Der Verlauf der Spanischen Grippe im Kanton Aargau entsprach jedoch weder dem seiner Nachbarkantone, noch dem schweizweiten Durchschnitt. Nach einem kurzen Anstieg der Grippezahlen im Juli und August 1918 und eher harmloseren Krankheitsverläufen, stieg die Kurve im Laufe des Septembers 1918 an und traf die Bevölkerung mit voller Härte. In den Wintermonaten Oktober und November desselben Jahres registrierte der Kanton Aargau daher die meisten Grippefälle und -toten. Die Grippezahlen stiegen anfangs Dezember erneut kurzzeitig an, wobei die Grippe im Jahr 1919 in sämtlichen Regionen des Kantons abflaute. Durch ein stetiges Auf und Ab erwies sie sich im Frühjahr als äusserst hartnäckig, bis sie schlussendlich im Mai 1919 zeitweise von der Bildfläche verschwand. Am Anfang des Jahres 1920 tauchte die Grippe erneut auf.

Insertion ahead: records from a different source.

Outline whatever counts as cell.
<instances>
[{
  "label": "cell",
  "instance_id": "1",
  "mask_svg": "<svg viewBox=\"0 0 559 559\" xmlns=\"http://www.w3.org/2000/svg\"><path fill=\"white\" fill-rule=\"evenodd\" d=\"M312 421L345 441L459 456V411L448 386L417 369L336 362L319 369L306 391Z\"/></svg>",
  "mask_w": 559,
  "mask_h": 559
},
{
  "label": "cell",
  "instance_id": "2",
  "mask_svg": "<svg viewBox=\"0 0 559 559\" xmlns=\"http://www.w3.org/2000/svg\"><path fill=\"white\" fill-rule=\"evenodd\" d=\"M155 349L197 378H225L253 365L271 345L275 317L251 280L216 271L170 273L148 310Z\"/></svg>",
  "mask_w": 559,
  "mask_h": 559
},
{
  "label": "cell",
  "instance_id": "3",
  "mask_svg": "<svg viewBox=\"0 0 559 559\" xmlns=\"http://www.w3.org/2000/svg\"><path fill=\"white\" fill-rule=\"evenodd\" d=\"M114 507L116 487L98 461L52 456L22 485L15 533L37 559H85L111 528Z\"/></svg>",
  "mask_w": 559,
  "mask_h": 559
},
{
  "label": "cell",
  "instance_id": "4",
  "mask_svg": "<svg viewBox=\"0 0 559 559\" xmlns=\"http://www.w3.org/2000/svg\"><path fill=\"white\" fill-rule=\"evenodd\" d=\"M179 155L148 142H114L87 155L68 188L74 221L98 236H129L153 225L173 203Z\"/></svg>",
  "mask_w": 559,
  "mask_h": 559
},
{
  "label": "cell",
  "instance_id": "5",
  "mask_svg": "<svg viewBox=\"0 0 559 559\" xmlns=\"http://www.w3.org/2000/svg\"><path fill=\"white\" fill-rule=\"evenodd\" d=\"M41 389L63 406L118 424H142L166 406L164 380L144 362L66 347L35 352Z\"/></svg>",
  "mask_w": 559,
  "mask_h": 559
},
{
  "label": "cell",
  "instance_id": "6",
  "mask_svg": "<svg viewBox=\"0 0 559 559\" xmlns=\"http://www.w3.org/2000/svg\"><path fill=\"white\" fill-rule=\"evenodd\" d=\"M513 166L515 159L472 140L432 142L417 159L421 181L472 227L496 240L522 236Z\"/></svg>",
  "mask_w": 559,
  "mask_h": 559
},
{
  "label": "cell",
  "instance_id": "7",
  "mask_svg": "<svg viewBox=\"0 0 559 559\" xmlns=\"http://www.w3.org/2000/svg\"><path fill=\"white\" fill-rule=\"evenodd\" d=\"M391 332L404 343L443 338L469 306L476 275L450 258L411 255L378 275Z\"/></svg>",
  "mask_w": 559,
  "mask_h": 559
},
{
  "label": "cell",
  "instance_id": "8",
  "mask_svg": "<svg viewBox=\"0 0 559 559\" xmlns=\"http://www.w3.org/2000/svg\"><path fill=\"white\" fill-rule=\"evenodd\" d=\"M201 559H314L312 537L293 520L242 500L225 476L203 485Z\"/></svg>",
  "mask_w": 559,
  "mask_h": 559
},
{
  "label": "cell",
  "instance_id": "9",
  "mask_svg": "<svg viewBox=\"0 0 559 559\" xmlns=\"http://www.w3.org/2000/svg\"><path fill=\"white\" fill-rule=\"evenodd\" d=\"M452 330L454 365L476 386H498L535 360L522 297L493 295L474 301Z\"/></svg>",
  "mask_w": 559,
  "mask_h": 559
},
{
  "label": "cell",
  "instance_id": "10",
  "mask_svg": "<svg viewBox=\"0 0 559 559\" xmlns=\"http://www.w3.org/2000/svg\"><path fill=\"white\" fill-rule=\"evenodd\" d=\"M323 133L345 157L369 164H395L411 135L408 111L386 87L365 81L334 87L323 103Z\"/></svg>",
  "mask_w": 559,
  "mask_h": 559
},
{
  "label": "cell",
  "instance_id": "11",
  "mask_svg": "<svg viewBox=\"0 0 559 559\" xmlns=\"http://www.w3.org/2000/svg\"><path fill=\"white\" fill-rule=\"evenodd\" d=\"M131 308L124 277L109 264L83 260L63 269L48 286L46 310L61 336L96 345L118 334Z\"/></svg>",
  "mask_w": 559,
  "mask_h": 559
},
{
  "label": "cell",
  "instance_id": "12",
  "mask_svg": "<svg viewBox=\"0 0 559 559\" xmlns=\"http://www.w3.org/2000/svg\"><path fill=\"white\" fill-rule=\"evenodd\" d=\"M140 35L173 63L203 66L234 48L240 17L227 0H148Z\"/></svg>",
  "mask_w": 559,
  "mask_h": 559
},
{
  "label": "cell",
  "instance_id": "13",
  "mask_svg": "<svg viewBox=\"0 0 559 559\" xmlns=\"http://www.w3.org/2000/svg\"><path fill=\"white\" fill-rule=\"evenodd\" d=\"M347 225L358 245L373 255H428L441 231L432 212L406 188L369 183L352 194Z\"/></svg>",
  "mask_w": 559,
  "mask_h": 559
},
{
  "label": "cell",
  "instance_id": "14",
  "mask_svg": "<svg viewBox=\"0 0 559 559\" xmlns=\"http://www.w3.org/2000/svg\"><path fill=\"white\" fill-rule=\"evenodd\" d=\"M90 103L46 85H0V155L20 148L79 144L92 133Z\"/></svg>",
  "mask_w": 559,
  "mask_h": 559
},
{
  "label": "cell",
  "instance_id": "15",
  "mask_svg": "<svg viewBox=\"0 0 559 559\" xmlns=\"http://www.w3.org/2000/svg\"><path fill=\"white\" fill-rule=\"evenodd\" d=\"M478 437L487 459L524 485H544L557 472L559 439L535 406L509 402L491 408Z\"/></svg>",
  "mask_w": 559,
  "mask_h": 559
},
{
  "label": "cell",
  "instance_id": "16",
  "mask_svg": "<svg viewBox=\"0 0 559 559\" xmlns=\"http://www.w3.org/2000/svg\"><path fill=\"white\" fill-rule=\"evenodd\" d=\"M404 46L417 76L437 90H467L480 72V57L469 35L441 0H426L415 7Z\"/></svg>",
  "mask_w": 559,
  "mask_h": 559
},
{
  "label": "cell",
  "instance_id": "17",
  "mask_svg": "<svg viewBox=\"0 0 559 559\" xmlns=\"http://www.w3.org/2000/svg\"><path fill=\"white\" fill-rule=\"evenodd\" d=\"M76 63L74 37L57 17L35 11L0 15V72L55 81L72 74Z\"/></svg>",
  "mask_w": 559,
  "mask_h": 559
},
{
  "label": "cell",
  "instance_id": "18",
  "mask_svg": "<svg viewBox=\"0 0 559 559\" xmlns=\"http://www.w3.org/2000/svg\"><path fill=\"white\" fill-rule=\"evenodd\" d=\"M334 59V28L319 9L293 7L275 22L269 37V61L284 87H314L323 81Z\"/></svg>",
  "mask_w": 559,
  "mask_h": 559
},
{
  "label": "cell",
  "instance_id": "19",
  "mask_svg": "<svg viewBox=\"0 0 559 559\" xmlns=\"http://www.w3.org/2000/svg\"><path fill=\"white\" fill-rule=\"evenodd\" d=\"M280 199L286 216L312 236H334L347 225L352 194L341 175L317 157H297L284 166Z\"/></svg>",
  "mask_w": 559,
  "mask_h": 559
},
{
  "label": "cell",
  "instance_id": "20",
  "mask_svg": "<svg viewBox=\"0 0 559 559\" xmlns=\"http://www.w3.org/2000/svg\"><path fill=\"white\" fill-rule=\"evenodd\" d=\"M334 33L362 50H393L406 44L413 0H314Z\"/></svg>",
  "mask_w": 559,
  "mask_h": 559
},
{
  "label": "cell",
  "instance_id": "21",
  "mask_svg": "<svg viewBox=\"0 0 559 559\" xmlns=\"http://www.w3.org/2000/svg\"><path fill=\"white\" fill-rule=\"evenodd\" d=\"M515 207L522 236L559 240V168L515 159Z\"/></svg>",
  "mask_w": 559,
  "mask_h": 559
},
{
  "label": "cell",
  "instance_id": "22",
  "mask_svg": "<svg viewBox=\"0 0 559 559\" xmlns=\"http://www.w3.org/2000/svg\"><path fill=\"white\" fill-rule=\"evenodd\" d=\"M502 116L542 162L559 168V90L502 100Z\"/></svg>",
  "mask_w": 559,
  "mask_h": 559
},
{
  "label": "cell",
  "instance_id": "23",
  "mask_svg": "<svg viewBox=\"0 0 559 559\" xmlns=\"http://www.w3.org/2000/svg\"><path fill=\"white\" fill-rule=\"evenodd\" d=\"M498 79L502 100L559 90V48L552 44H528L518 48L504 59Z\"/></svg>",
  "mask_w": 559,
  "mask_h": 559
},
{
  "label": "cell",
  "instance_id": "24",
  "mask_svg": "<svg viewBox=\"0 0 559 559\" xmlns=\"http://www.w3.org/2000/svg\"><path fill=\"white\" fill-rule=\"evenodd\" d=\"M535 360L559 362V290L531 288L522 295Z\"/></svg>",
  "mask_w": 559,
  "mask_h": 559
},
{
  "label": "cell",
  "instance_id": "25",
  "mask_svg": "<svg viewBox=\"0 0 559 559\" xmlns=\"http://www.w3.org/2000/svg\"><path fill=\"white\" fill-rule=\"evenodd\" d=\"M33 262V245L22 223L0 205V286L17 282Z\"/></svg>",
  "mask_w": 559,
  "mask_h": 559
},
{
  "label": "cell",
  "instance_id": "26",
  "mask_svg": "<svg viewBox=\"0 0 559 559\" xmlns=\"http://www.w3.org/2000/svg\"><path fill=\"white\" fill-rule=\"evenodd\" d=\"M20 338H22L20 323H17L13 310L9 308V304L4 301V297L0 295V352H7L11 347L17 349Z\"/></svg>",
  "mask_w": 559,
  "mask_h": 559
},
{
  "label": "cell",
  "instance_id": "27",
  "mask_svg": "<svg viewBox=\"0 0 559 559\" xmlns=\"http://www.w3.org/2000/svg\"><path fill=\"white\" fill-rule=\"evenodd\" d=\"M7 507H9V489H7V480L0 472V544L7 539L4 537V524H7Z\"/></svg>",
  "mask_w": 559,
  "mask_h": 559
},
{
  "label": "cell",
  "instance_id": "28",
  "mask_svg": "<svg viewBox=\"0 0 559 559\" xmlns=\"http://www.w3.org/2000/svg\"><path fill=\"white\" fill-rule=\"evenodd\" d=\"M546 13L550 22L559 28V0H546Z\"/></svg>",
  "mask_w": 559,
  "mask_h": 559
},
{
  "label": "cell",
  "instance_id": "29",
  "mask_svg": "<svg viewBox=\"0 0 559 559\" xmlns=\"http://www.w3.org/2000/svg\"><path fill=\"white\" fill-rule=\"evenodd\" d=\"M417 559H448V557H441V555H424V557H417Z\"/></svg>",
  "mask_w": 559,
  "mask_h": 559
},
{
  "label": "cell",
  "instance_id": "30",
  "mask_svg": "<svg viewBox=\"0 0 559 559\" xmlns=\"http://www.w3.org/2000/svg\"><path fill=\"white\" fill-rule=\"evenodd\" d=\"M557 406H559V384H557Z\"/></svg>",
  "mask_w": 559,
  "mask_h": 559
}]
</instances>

Anhand des untersuchten Zahlen- und Datenmaterials der vorgestellten Quellen kommt die Arbeit zum Fazit, dass der Regierungsrat des Kantons Aargau, nach anfänglich minimalen Leitlinien des Bundesrates zur Bekämpfung der Spanischen Grippe, die Anordnungen übernahm und in Zusammenarbeit mit den kantonalen Sanitätsbehörden rasch neue Vorgaben verabschieden liess. Versammlungsverbote, Schulschliessungen oder Hygienemassregelungen waren einige davon, die wirtschaftliche und soziale Einrichtungen gleichermassen betrafen.

Je nach Gesundheitslage der Bevölkerung des Kantons verschärfte der Regierungsrat folglich seine Erlasse und wog stets ab, was zugelassen werden konnte oder eben nicht. Letzten Endes schloss der Kanton Aargau in einem schweizweiten Vergleich deshalb im hinteren Drittel der Mortalitätsrate ab und kam gewissermassen mit einem blauen Auge davon.